◆ **WORK TO DO**: Reproduce the records from the line holding "From the viewer's" through the end of the records, inclusive, changing every "millimetres" to "millimeters" and leaving all else as is.

◆ **PROVIDED INFORMATION**:

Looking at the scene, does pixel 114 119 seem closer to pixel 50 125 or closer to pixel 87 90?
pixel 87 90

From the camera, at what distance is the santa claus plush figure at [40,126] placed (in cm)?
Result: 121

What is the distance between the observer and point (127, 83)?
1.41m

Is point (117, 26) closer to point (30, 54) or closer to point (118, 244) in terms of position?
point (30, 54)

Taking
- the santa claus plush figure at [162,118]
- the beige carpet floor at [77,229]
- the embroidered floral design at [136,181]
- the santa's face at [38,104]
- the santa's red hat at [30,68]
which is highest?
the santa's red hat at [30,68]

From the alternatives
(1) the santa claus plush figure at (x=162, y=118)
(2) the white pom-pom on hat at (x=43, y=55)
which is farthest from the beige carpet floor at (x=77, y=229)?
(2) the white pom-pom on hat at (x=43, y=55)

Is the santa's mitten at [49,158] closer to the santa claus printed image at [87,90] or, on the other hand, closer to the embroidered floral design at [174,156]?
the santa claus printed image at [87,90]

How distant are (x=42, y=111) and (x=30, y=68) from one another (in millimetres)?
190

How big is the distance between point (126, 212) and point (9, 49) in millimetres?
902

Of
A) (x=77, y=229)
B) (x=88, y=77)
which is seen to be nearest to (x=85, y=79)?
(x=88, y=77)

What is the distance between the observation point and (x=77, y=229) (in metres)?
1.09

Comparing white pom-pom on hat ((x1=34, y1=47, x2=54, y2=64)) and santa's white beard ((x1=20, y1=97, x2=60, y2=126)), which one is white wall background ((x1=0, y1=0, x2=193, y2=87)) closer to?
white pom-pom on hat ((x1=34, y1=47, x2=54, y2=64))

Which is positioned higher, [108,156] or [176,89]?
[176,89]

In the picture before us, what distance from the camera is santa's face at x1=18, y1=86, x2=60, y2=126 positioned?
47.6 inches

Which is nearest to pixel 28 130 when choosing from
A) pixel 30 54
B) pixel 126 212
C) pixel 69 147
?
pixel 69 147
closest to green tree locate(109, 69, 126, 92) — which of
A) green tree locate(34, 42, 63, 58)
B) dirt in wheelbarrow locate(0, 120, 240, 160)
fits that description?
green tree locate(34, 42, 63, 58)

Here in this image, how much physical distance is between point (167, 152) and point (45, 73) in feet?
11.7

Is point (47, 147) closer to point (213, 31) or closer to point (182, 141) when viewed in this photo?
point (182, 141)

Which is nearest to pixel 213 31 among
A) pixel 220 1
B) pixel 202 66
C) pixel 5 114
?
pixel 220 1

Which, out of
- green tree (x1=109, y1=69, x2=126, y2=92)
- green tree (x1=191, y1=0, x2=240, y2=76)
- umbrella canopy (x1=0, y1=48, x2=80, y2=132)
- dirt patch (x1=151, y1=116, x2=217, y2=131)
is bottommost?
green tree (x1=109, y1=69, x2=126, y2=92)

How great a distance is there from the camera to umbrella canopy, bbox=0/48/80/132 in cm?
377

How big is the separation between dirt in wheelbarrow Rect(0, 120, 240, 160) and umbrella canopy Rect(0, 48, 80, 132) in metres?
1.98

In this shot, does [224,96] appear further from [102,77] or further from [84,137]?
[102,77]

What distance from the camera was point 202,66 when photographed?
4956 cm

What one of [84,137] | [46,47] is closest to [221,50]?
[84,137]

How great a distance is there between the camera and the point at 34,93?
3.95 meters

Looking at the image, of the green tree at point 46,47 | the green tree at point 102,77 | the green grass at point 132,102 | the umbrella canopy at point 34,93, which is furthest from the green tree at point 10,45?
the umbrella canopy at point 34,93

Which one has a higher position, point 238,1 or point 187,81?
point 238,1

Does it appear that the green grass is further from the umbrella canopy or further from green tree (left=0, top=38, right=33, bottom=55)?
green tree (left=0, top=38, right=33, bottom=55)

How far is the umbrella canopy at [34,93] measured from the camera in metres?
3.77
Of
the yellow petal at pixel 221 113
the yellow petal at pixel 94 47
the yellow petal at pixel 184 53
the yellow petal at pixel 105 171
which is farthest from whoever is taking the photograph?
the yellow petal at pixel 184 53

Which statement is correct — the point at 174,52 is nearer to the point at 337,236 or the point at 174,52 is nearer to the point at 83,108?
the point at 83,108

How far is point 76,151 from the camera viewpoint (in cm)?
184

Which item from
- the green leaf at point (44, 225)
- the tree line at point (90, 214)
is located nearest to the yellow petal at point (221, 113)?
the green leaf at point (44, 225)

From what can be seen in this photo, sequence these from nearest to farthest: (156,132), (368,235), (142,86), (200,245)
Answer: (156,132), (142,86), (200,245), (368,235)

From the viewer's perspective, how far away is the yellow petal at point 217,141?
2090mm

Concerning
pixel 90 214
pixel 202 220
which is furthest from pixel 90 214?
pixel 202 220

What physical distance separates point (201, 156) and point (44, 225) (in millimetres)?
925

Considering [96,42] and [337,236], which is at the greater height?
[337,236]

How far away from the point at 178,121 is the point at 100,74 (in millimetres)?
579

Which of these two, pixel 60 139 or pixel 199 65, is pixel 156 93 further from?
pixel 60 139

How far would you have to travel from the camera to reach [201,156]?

◆ **EXERCISE OUTPUT**:
From the viewer's perspective, how far away is the yellow petal at point 217,141?
2090mm

Concerning
pixel 90 214
pixel 202 220
which is furthest from pixel 90 214?
pixel 202 220

What physical distance separates point (201, 156) and point (44, 225) (in millimeters)?
925

Considering [96,42] and [337,236], which is at the greater height?
[337,236]

How far away from the point at 178,121 is the point at 100,74 (in millimeters)?
579

Which of these two, pixel 60 139 or pixel 199 65, is pixel 156 93 further from?
pixel 60 139

How far would you have to travel from the camera to reach [201,156]?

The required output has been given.